Energy Efficiency Case Study: Belfast, Maine
Evergreen Home Performance has helped hundreds of homeowners make their homes more comfortable and energy efficient. Learn how this Belfast, Maine family transformed their energy hog into a comfortable, sustainable home. Then contact Evergreen Home Performance at 594-2244 for your FREE energy-smart consult and discover how you can gain comfort and cut costs in your home!
The sheer scale of this 4200 square-foot house featured prominently in the discussion of comfort and energy efficiency. Until it changed hands in 2014, a single occupant turned the heat way down in the 1840s home and still spent more than $9000 on oil every year.
After raising their own produce and eggs in Vermont and experimenting with market gardening in urban Salt Lake City, Daisy and Angus found the perfect place for Daiychain Farm in Angus’ home state of Maine. Their 64 acres in Belfast came with a huge old house and plenty of room for them to settle in with their toddlers and Angus’ parents, and Angus’ aunt, who spends every summer at the farm. They needed enough space for a family of 7 but didn’t want to spend a fortune heating that space, and they wanted to get the house off oil.
“We want this farmhouse to be energy efficient and affordable to heat for us and for the next generation of farmers,” says Daisy. “We are building up the soils of the farm to produce food for the long haul, and it only makes sense to prepare the house for its part in the farm's future, too.”

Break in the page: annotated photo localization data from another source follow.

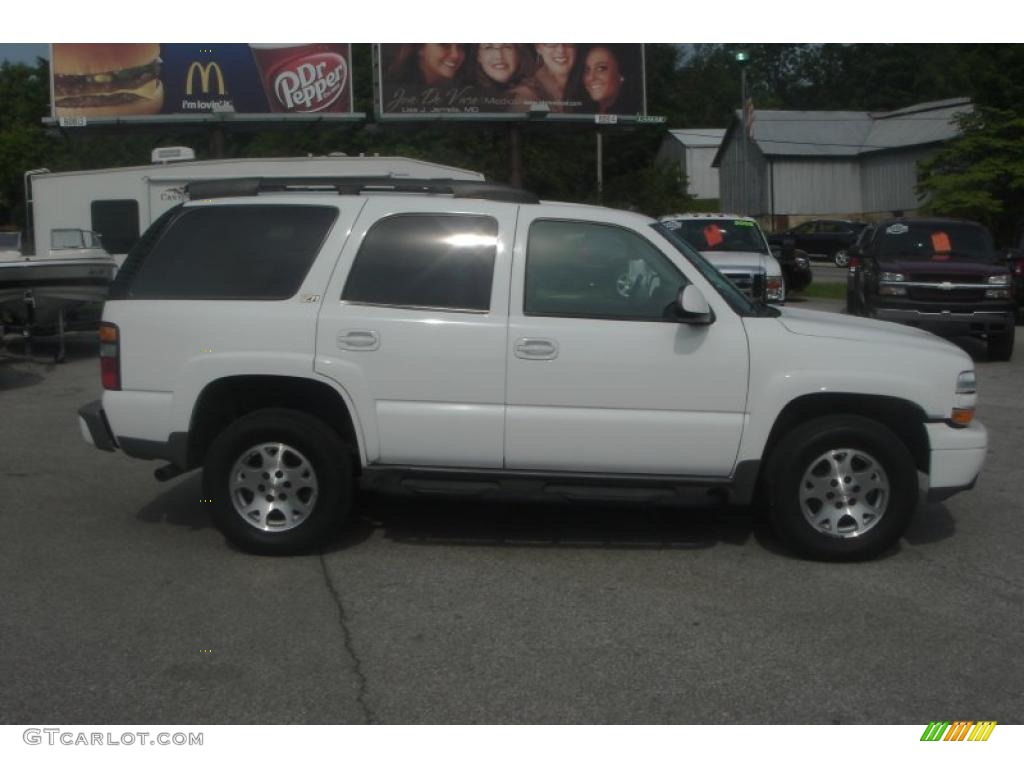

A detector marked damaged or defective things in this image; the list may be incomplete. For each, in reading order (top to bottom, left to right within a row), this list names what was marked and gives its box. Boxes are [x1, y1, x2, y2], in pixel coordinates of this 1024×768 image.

crack in pavement [319, 548, 376, 724]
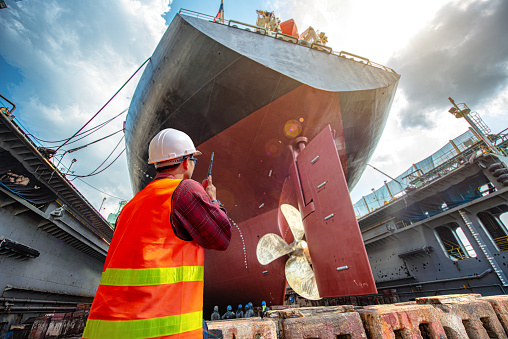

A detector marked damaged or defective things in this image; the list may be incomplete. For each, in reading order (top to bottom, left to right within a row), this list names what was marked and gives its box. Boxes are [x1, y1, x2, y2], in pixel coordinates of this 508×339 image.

rusty metal block [206, 318, 278, 339]
rusty metal block [282, 312, 366, 338]
rusty metal block [358, 304, 444, 338]
rusty metal block [418, 294, 506, 339]
rusty metal block [484, 296, 508, 336]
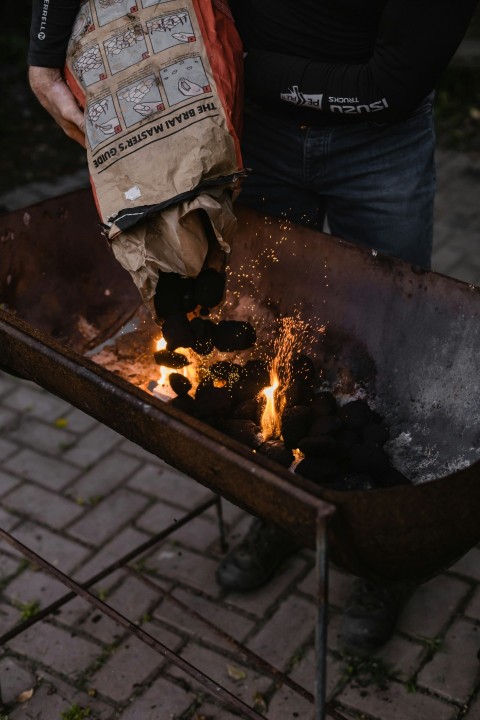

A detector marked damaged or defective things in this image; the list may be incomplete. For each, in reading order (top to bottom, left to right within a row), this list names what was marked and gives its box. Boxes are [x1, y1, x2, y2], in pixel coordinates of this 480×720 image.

rusty metal fire pit [0, 188, 478, 716]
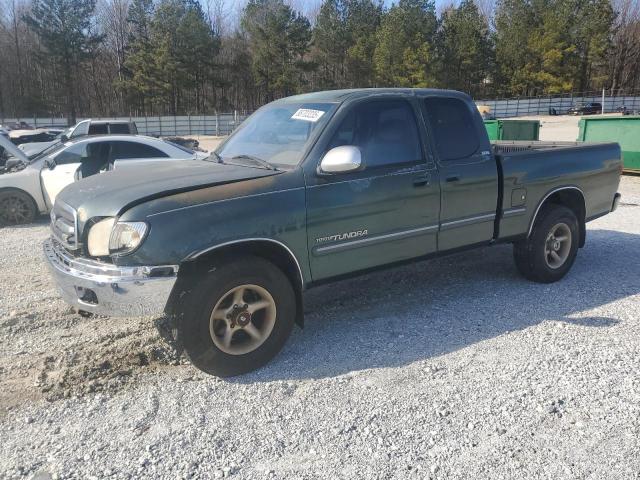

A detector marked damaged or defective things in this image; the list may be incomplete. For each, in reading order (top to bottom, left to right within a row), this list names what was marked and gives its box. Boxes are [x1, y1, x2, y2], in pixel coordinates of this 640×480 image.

white damaged car [0, 134, 208, 226]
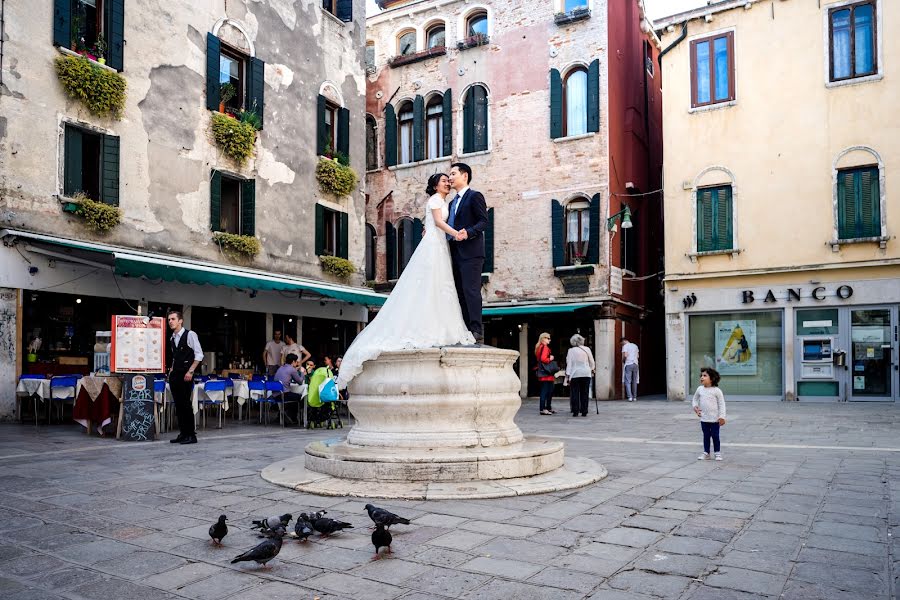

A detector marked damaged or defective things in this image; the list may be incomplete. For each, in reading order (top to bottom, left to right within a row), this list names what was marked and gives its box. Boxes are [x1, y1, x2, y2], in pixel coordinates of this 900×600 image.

peeling plaster wall [0, 0, 366, 282]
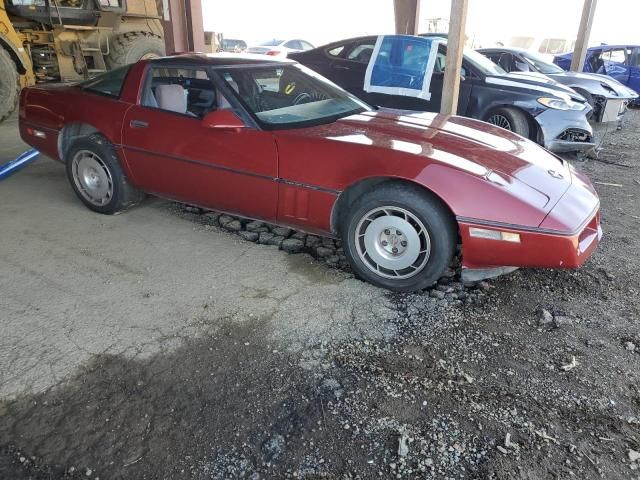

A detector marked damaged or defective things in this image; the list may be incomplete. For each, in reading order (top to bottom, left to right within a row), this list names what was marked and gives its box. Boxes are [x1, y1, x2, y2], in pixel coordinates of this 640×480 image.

damaged car [290, 34, 596, 153]
damaged car [480, 47, 636, 123]
damaged car [18, 54, 600, 290]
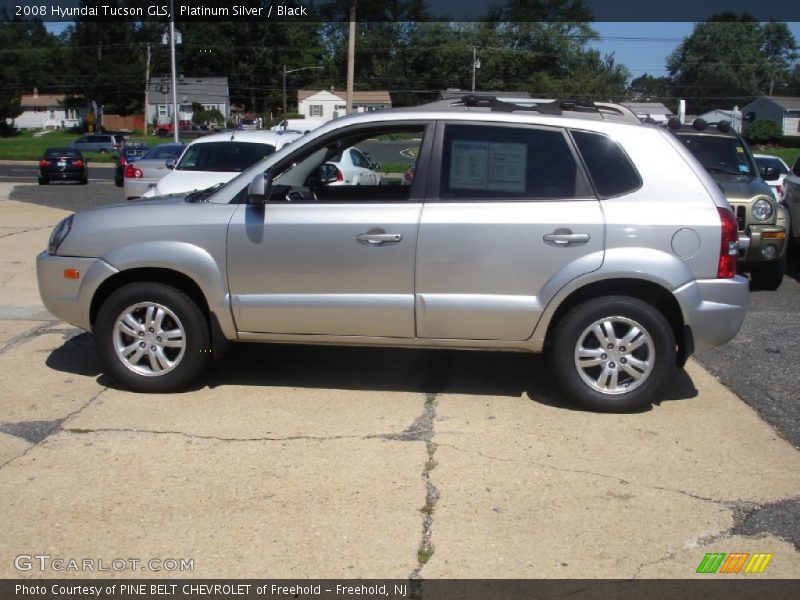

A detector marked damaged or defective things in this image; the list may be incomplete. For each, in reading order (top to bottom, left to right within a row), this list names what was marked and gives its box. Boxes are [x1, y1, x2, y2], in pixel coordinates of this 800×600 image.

cracked pavement [1, 191, 800, 576]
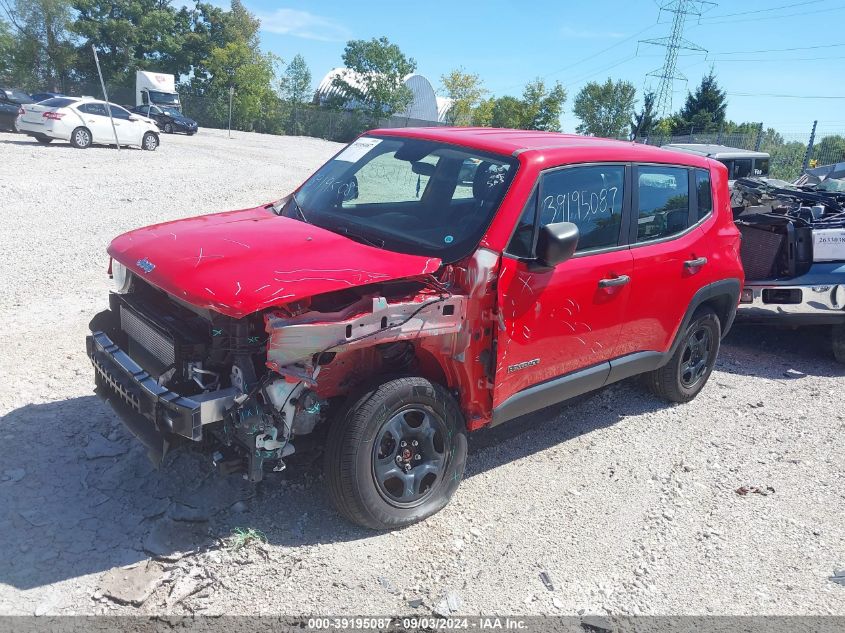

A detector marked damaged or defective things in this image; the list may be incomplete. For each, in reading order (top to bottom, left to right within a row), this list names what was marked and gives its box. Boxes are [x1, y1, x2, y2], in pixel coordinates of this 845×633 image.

damaged bumper [87, 330, 237, 460]
crumpled hood [109, 206, 442, 318]
damaged front end [87, 252, 494, 478]
damaged pickup truck [85, 130, 740, 528]
damaged pickup truck [732, 173, 844, 362]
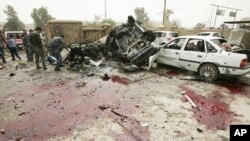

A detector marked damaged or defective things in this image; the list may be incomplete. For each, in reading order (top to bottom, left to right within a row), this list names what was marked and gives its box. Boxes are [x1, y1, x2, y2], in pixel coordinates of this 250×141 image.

burned car wreck [63, 15, 162, 71]
wrecked car [105, 15, 160, 68]
wrecked car [156, 35, 250, 82]
crushed vehicle [156, 35, 250, 82]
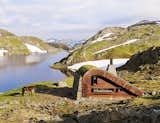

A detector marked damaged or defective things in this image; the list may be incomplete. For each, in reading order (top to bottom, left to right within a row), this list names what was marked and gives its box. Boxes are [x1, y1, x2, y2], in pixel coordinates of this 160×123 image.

As soon as they moved in, Daisy and Angus asked Evergreen to help them save energy and money and to improve comfort in a house characterized by generous proportions, spendy oil heat, and unpleasant basement moisture and odors. Energy Advisor Ham Niles identified air leaks and spotty insulation, and
blower-door testing showed that the house was 3.4 times leakier than required by healthy ventilation standards. This uncontrolled exchange of interior and exterior air meant that the house had to be heated from scratch every 71 minutes, driving up fuel costs and keeping the house uncomfortably cold.
Happily, most surfaces in the home had some insulation and the heating system wasn’t terribly antiquated. Ham recommended that improvements focus on air sealing and insulating those surfaces that had been uninsulated and installing vapor-barrier in the dampest crawlspace. In the attic, insulating the rafter slopes rather than the attic floor allowed the family to claim additional living space and essentially created a bigger house that is less energy intensive.
"We take a very long view about the sustainability of this farm and are investing accordingly,” says Daisy. Their significant investment delivered significant results: Evergreen’s efforts cut air leakage by almost a third and cut oil consumption in half.